The same Stitcher instance keeps/caches all the "pending" chunks received via the `stitch` method in different groups;
each group represents one original data unit. When an incoming chunk renders its own corresponding group "complete" -
that is, with that chunk, the group has gathered all the chunks of the original data unit, then

- The entire group of chunks is stitched to restore the original data bytes;
- The complete group of chunks is evicted from the Stitcher's cache;
- The restored bytes from the evicted group are returned in an `Optional` that is non-empty, indicating the data
contained inside is a complete restore of the original.

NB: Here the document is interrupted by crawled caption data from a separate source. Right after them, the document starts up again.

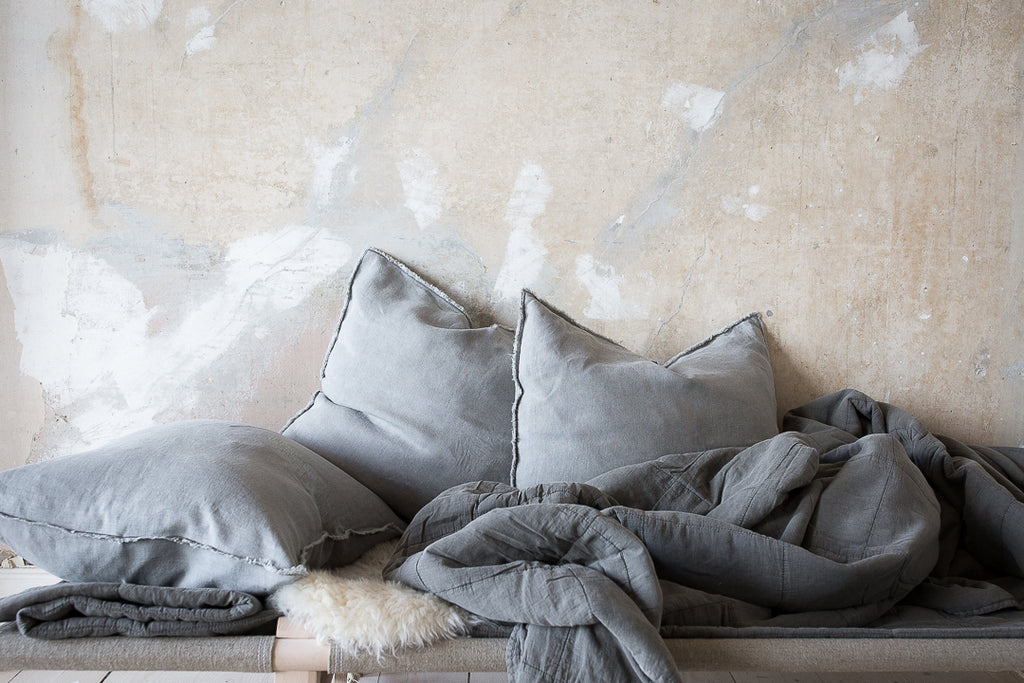 INGREDIENTS LDN grey linen cushions and simple grey quilt on daybed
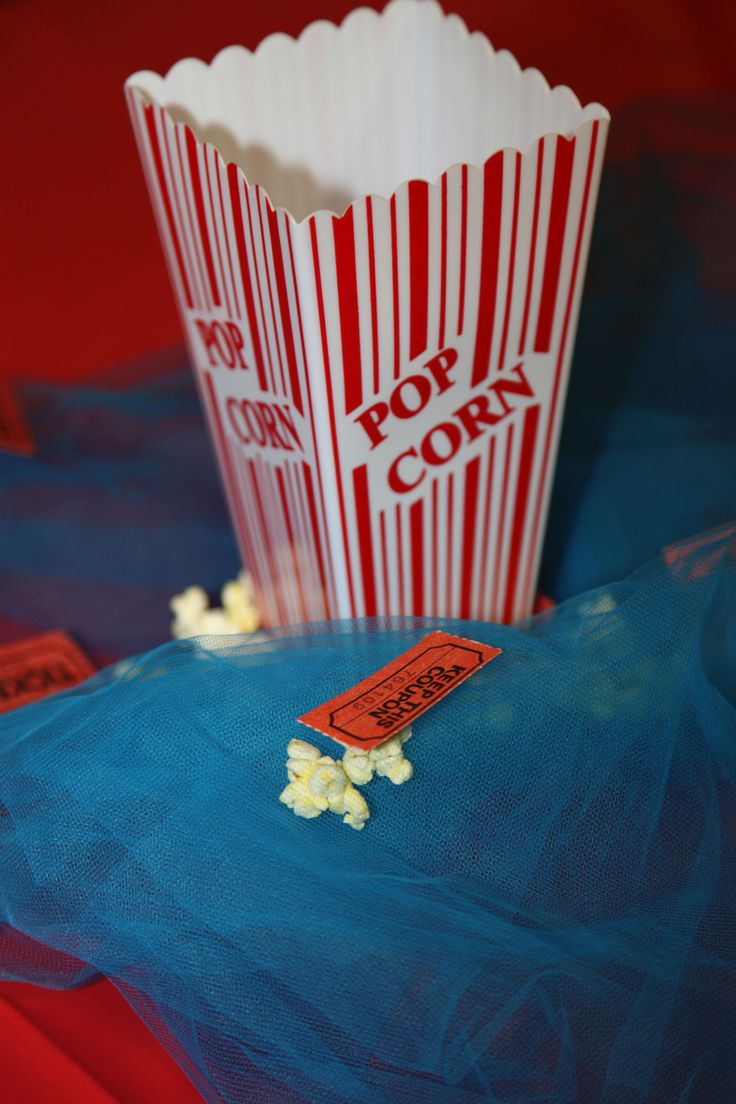 """Vintage Circus Birthday Party by Abbie Pari - we used Popcorn tubs from Target and Dollar Tree as centerpieces for each table. We used aqua blue tulle bunched up underneath each popcorn tub. We added real popcorn and """"admit one"""" tickets (purchased from Dollar Tree) on the table around the popcorn tubs."""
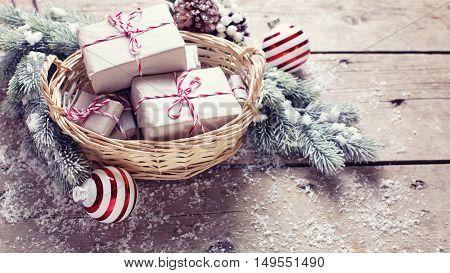 Christmas presents in basket fur tree and decorative balls on aged wooden background. Selective focus. Place for text. Toned image.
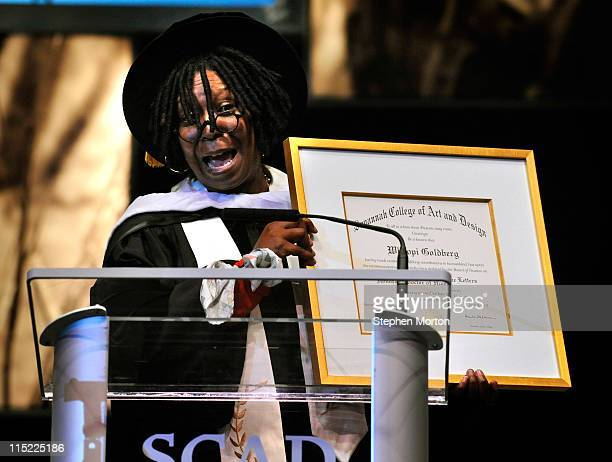 Award winning actor Whoopi Goldberg reacts after she receives a honorary degree during the 2011 Savannah College Of Art And Design graduation...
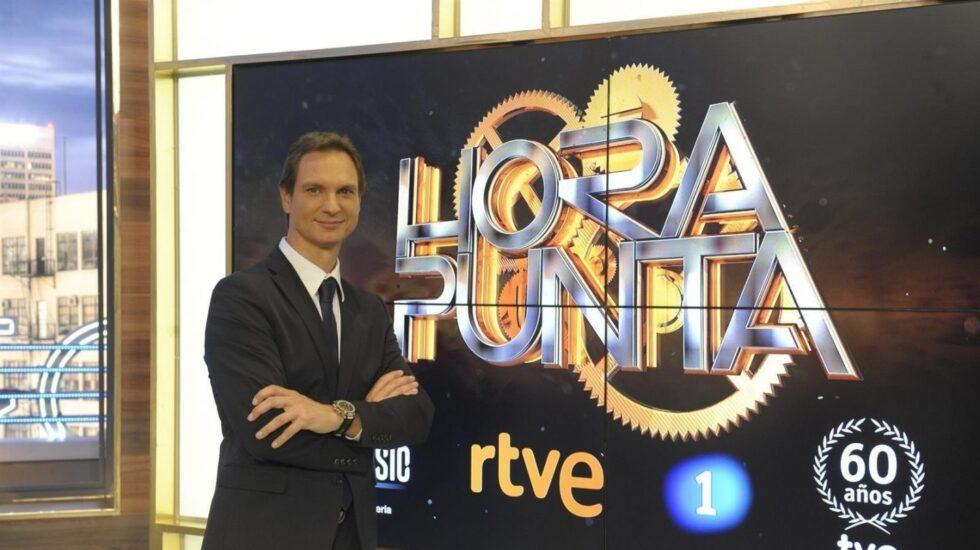 Javier Cárdenas posando frente a la publicidad de Hora Punta
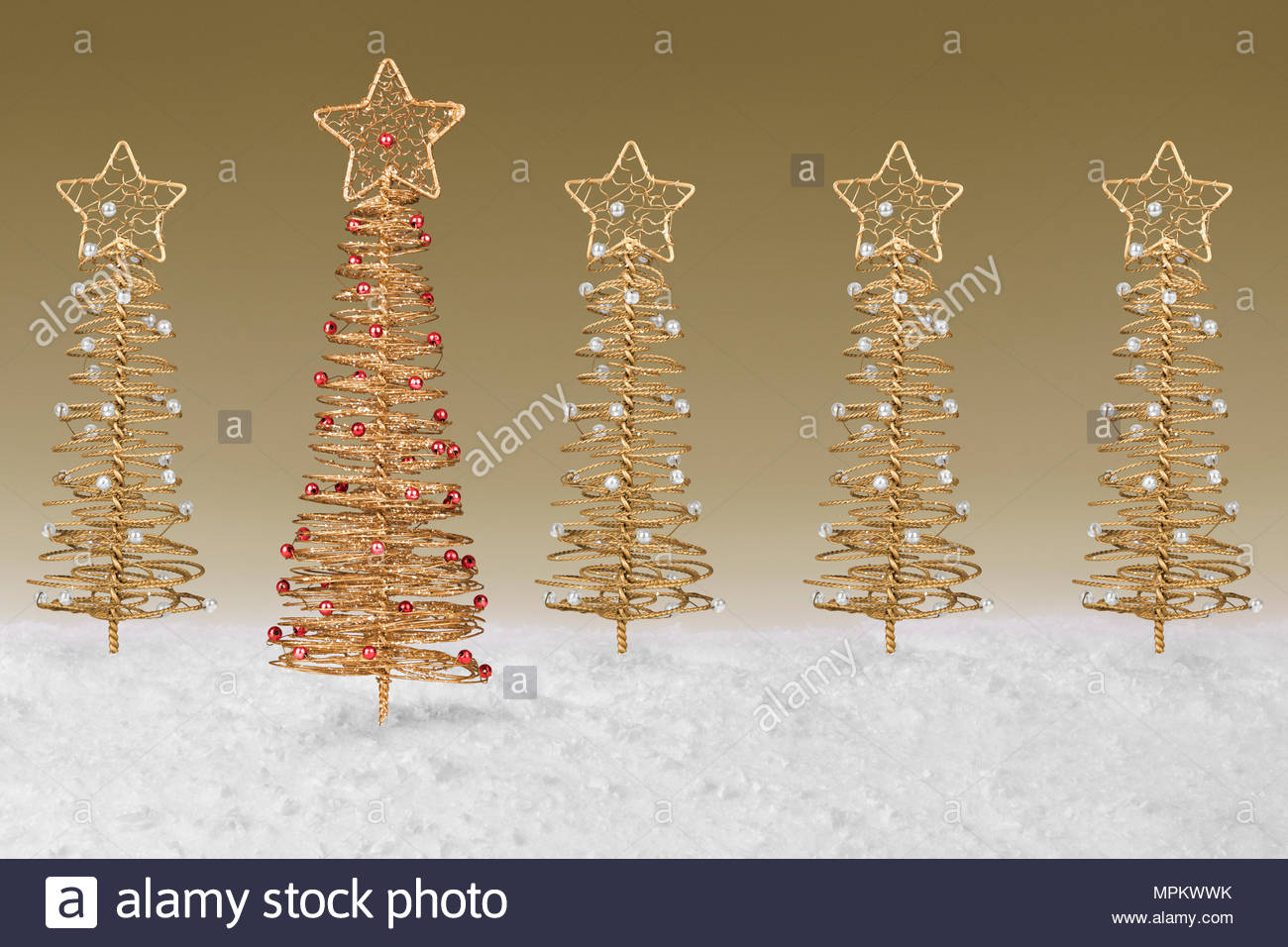 gold wire tree christmas decoration on a fake snow background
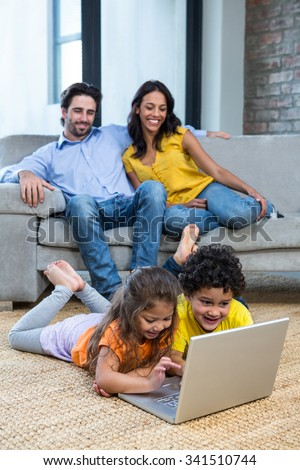 Children laying on carpet in living room using laptop while parents on the sofa - stock photo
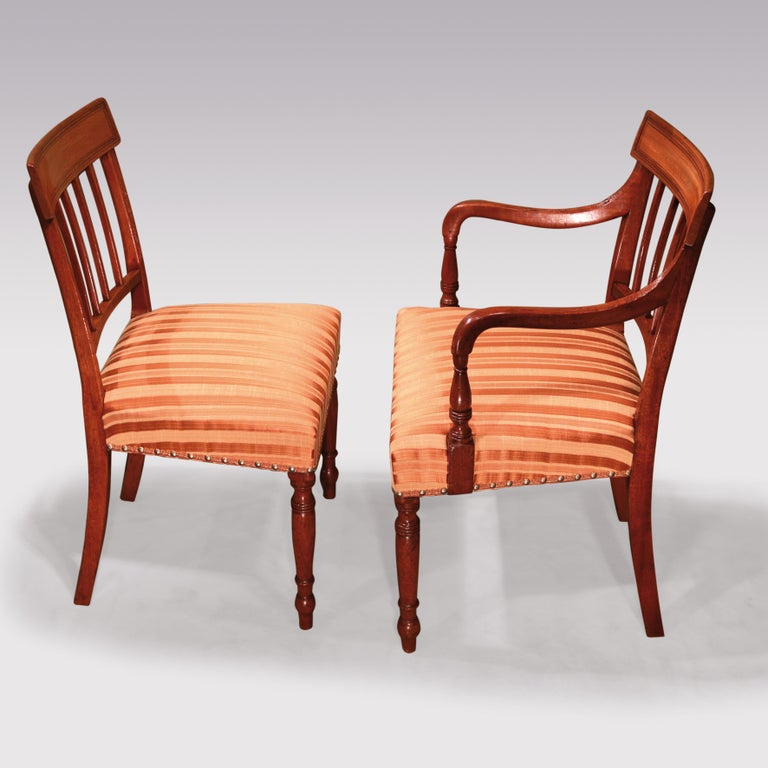 A set of 10 single and two-arm Regency period mahogany dining chairs, having paneled curved tops above reeded splats. The chairs with stuffover seats supported on ring-turned tapering legs. (An armchair's leg repaired).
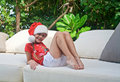 Girl in Santa's hat among tropical trees Royalty Free Stock Images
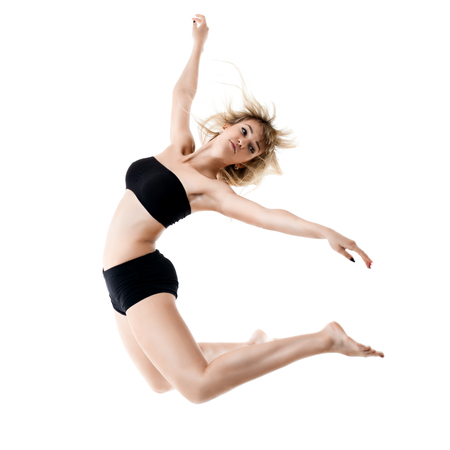 Woman performing a dance against a white background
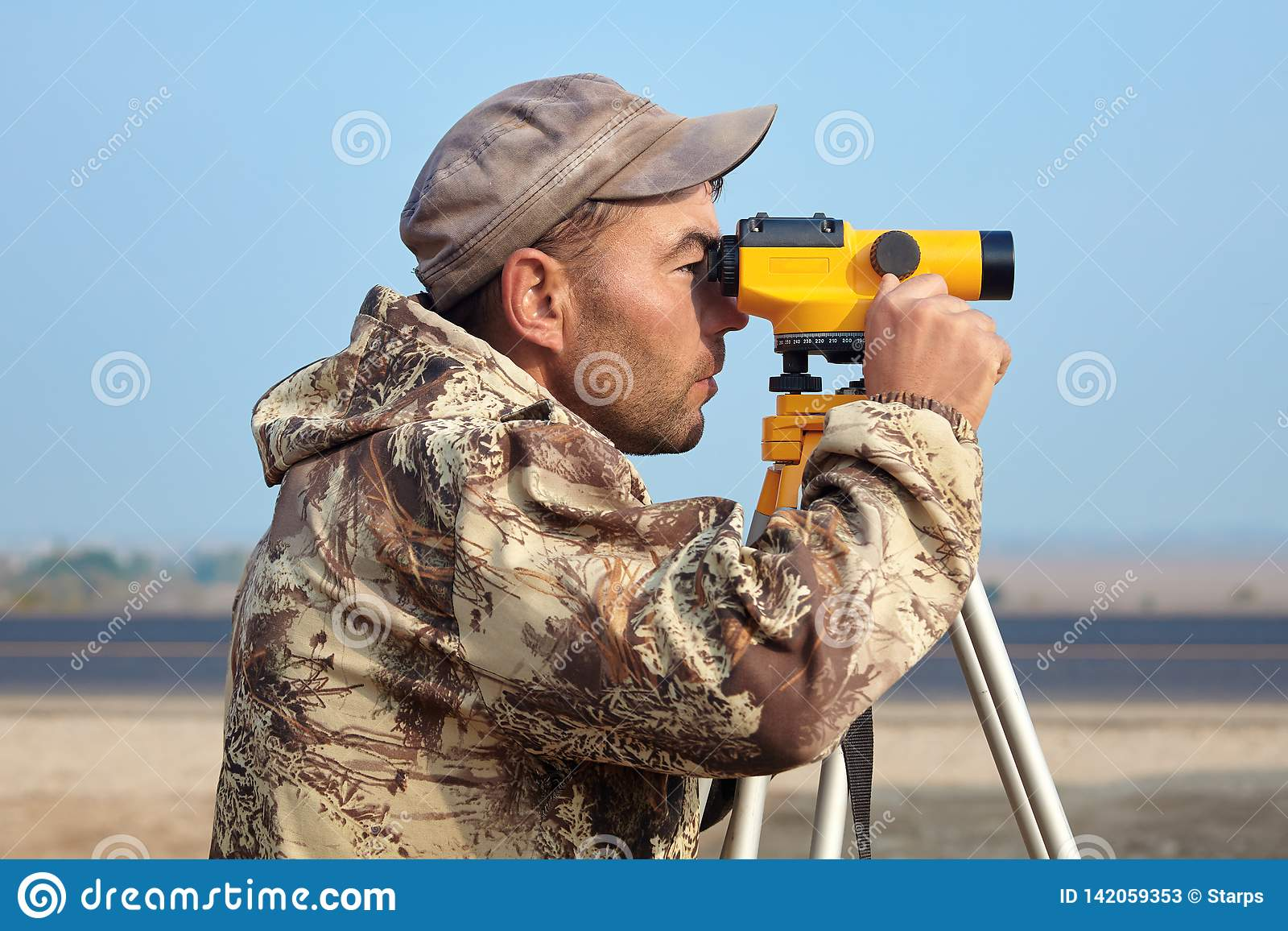 Worker with level, surveyor builder with geodesy equipment close to highway, with mobile phone, smiling.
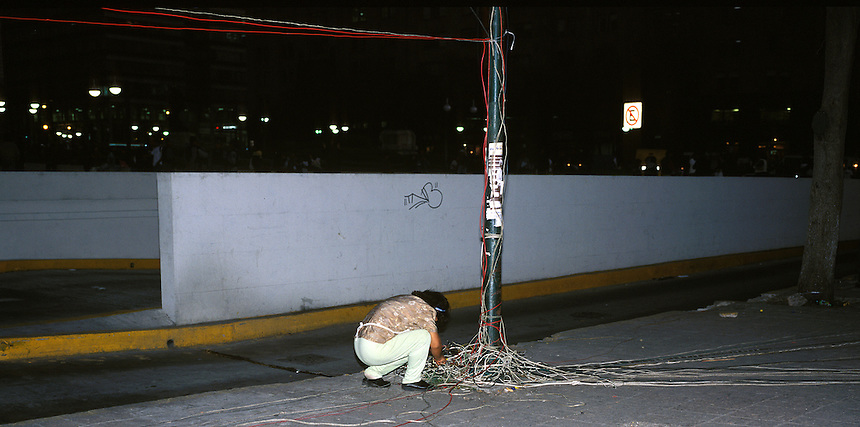 A woman connects one more electrical wire to an already overburdened light post.  She does this provide her christmas stall with free electricity.  this common practice in mexico is called ¨diablitos¨ which translates as little devil.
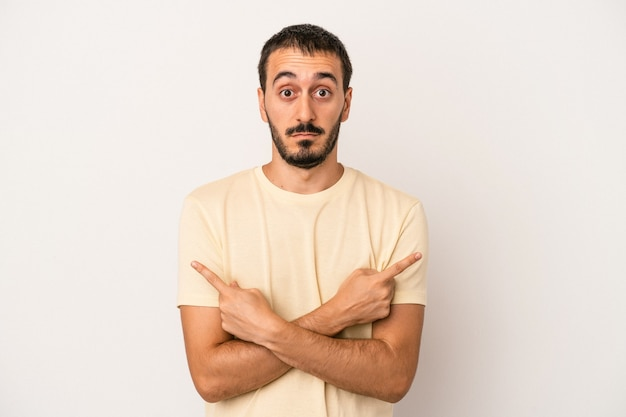Young caucasian man isolated on white background points sideways, is trying to choose between two options.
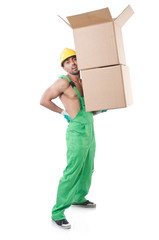 Man in green coveralls with boxes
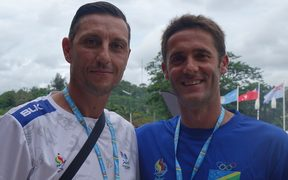 Fiji football coach Christophe Gamel, (left), and Solomons coach Felipe Vega-Arango
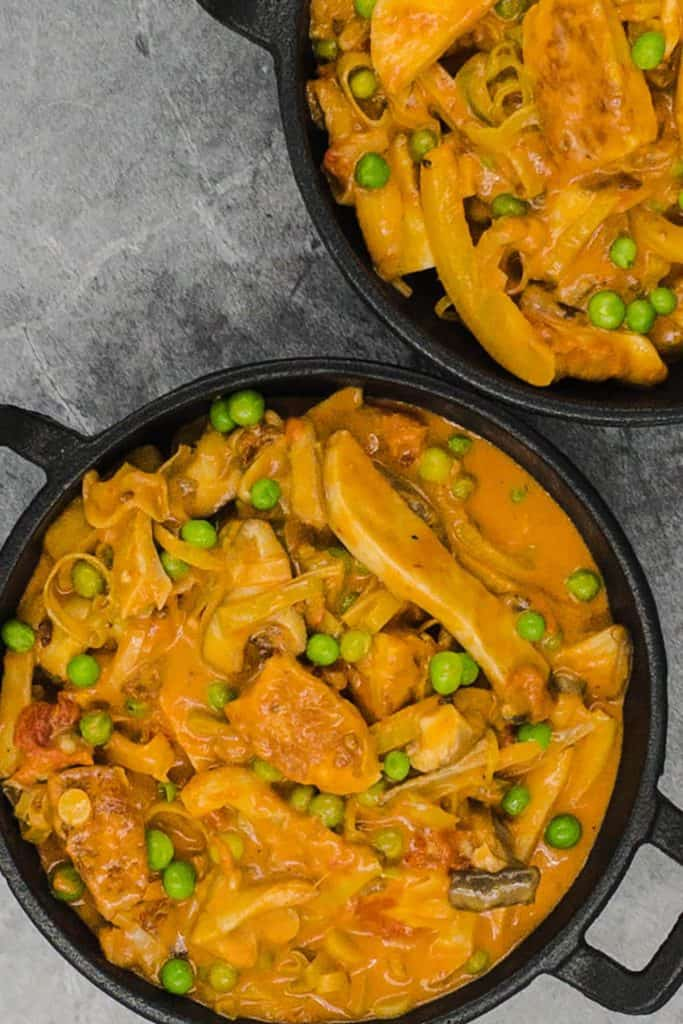Two cast iron dishes of halloumi stroganoff with mushrooms and peas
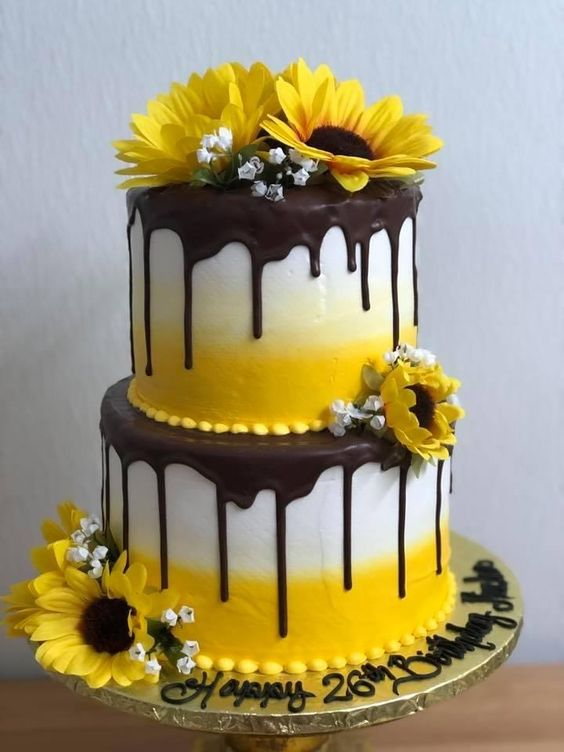 fresh flowers on a two tier drip effect cake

By default, a stitcher caches unlimited groups of pending chunks, and a pending group of chunks will never be discarded
no matter how much time has passed while awaiting all the chunks of the original data unit to arrive:

```jshelllanguage
new ChunkStitcher.Builder().build()
```

Both of those aspects, though, can be customized.

The following stitcher will discard a group of chunks if 5 seconds of
time have passed since the stitcher was asked to stitch the very first chunk of the group, but hasn't received all the
chunks needed to restore the whole group back to the original data unit:

```jshelllanguage
new ChunkStitcher.Builder().maxStitchTime(Duration.ofSeonds(5)).build()
```

The following stitcher will discard some group(s) of chunks when there are more than 100 groups of original data pending
restoration:

```jshelllanguage
new ChunkStitcher.Builder().maxStitchingGroups(100).build()
```

The following stitcher is customized by a combination of both aspects:

```jshelllanguage
new ChunkStitcher.Builder().maxStitchTime(Duration.ofSeconds(5)).maxStitchingGroups(100).build()
```

### Hints on using chunk4j API in messaging

#### Chunk size/capacity

chunk4j works on the application layer of the network (Layer 7). There is a small fixed-size overhead in addition to
a chunk's byte size to serialize the entire Chunk object. Take all possible overheads into account when designing
to keep the **overall** message size under the transport limit.

#### Message acknowledgment/commit

When working with a messaging provider, you want to (at least semantically) acknowledge/commit all the messages of an
entire group of chunks in an all-or-nothing fashion. Otherwise, in case of a consumer node crash, it is possible that
the group loses chunks. The loss of any chunk in a group semantically equates the loss of the entire group, thus the
whole original data unit.

Usually, data integrity is not an issue with any messaging provider that supports the at-least-once delivery guarantee
to the message consumer. The Stitcher of chunk4j is tolerant and will seamlessly discard repeatedly delivered chunks. As
long as there is no loss of chunks per the messaging provider guarantee, the overall data integrity is assured by the
chunk4j consumer.

However, because the data stored by the chunk4j Stitcher at runtime is in memory-only and not persistent, the Stitcher
will lose all the incomplete groups of chunks if the consumer node crashes. If that is something that must be avoided or
recovered from, options include:

* Use a third-party API or implement a custom mechanism that works with your specific messaging provider to achieve the
all-or-nothing acknowledgment/commit semantics for the group. For example, in case of Apache Kafka, this is trivial to
implement with the manual sync commit mode (and optionally the support of transactional producer/consumer API and/or
Spring Kafka). In case of TIBCO EMS, the support of individual explicit message acknowledgment can make this even more
seamless.
* Make the loss of original data units detectable and recoverable by the application logic. For example, you can
implement a mechanism to detect the loss of an original data unit (e.g. via timeout checks), and re-send the data
unit (missing chunks) from the producer.